READING PASSAGE:
----
Raymond, Stéphanie; Nicot, Florence; Pallier, Coralie; Bellecave, Pantxika; Maillard, Anne; Trabaud, Mary Anne; Morand-Joubert, Laurence; Rodallec, Audrey; Amiel, Corinne; Mourez, Thomas; Bocket, Laurence; Beby-Defaux, Agnès; Bouvier-Alias, Magali; Lambert-Niclot, Sidonie; Charpentier, Charlotte; Malve, Brice; Mirand, Audrey; Dina, Julia; Le Guillou-Guillemette, Hélène; Marque-Juillet, Stéphanie; Signori-Schmuck, Anne; Barin, Francis; Si-Mohamed, Ali; Avettand Fenoel, Véronique; Roussel, Catherine; Calvez, Vincent; Saune, Karine; Marcelin, Anne Geneviève; Rodriguez, Christophe; Descamps, Diane; Izopet, Jacques.
Clin Infect Dis; 66(10): 1588-1594, 2018 05 02.
Artigo em Inglês | MEDLINE | ID: mdl-29244143


Minority resistant variants of human immunodeficiency virus type 1 (HIV-1) could influence the virological response to treatment based on nonnucleoside reverse transcriptase inhibitors (NNRTIs). Data on minority rilpivirine-resistant variants are scarce. This study used next-generation sequencing (NGS) to identify patients harboring minority resistant variants to nucleos(t)ide reverse transcriptase inhibitors and NNRTIs and to assess their influence on the virological response (VR).
----
CHECK YOUR UNDERSTANDING:
1. According to the HIV-1 abstract, what method did the study use to identify patients carrying minority resistant variants?
2. Write out again the part of the HIV-1 abstract that runs from "Raymond, Stéphanie; Nicot, Florence;" down to "2018 05 02.", word for word.
----
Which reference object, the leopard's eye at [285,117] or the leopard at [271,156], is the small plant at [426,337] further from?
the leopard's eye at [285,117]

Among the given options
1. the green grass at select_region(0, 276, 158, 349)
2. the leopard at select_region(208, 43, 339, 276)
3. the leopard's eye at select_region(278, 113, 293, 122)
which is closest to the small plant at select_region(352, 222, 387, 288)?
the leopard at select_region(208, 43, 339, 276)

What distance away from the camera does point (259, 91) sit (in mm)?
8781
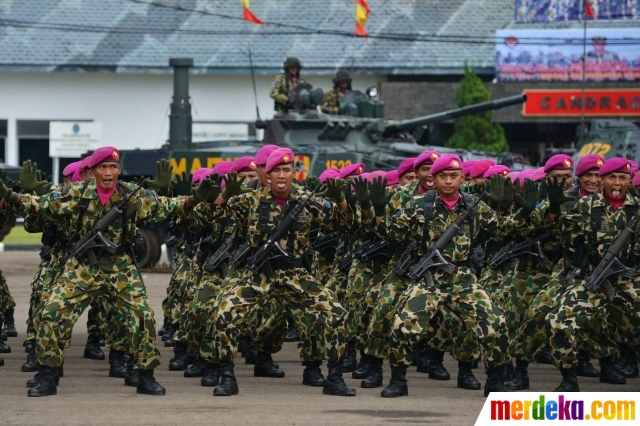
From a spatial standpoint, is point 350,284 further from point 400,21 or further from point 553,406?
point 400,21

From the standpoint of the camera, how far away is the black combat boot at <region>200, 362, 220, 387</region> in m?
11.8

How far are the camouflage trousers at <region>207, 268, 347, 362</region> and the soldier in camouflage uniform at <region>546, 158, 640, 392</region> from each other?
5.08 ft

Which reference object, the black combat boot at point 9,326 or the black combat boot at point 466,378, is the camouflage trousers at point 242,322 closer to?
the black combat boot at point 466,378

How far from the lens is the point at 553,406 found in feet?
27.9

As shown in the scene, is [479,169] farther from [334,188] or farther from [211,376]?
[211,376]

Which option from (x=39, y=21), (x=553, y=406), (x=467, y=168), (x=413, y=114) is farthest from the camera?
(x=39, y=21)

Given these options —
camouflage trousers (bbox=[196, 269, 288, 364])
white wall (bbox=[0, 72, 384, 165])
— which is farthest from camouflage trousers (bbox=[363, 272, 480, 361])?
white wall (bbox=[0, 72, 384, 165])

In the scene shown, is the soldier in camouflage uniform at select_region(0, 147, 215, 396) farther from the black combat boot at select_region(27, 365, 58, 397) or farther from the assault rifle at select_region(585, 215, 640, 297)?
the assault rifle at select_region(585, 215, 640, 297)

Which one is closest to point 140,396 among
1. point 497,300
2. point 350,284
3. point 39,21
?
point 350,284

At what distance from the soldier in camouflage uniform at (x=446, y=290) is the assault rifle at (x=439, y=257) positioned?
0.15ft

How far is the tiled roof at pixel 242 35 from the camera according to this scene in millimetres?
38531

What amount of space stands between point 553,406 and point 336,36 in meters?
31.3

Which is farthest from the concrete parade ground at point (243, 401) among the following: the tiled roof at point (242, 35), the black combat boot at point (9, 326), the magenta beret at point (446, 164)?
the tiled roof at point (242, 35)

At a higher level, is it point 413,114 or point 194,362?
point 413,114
----
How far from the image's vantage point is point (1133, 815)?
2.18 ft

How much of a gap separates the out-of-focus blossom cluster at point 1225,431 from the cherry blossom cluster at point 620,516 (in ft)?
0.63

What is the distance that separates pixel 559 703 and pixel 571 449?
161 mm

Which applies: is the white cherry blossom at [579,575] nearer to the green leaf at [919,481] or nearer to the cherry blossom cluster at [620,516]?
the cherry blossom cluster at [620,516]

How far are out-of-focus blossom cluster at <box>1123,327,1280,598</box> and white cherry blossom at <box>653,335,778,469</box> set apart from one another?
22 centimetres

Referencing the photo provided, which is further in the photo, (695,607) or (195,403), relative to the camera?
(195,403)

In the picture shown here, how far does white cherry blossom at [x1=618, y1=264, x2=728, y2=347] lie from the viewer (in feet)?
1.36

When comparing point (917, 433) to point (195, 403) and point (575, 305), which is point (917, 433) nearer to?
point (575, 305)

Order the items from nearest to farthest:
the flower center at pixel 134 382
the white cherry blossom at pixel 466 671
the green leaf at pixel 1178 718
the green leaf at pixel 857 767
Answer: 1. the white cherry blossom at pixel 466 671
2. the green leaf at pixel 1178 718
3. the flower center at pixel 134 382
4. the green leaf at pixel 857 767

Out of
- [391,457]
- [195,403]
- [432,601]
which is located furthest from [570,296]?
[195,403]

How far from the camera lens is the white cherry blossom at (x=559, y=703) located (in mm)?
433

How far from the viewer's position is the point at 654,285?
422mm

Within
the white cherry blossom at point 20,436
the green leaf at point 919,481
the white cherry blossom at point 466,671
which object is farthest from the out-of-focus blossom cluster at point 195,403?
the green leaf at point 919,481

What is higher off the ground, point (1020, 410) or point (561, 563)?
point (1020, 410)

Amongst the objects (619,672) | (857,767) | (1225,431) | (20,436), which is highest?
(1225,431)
----
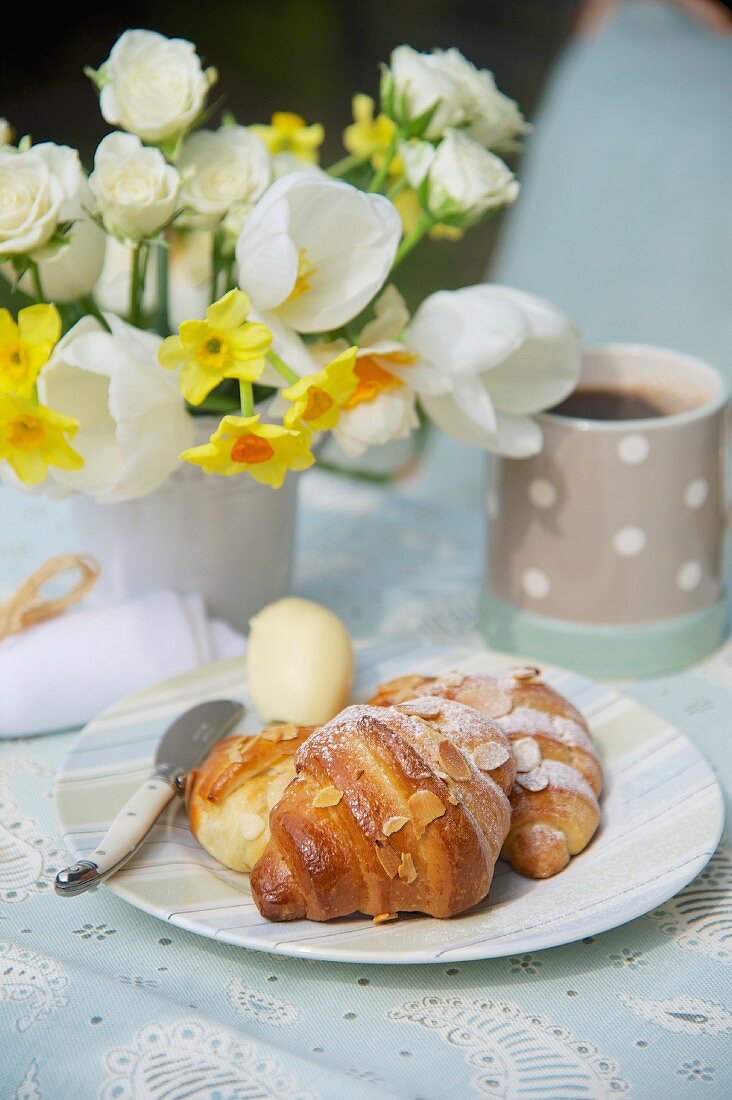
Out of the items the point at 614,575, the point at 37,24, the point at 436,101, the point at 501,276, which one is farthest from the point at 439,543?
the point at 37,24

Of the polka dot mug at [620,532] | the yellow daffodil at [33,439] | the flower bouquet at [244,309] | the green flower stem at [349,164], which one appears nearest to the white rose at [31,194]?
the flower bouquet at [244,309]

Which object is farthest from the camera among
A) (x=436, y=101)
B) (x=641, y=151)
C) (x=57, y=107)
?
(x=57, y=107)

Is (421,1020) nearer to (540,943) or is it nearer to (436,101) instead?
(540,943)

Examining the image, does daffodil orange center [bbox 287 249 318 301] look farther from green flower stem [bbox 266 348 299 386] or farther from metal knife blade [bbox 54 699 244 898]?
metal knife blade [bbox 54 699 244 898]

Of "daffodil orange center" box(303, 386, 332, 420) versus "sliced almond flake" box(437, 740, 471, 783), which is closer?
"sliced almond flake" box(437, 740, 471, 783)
----
EXERCISE SOLUTIONS:
1. Next-generation sequencing (NGS).

2.
Raymond, Stéphanie; Nicot, Florence; Pallier, Coralie; Bellecave, Pantxika; Maillard, Anne; Trabaud, Mary Anne; Morand-Joubert, Laurence; Rodallec, Audrey; Amiel, Corinne; Mourez, Thomas; Bocket, Laurence; Beby-Defaux, Agnès; Bouvier-Alias, Magali; Lambert-Niclot, Sidonie; Charpentier, Charlotte; Malve, Brice; Mirand, Audrey; Dina, Julia; Le Guillou-Guillemette, Hélène; Marque-Juillet, Stéphanie; Signori-Schmuck, Anne; Barin, Francis; Si-Mohamed, Ali; Avettand Fenoel, Véronique; Roussel, Catherine; Calvez, Vincent; Saune, Karine; Marcelin, Anne Geneviève; Rodriguez, Christophe; Descamps, Diane; Izopet, Jacques.
Clin Infect Dis; 66(10): 1588-1594, 2018 05 02.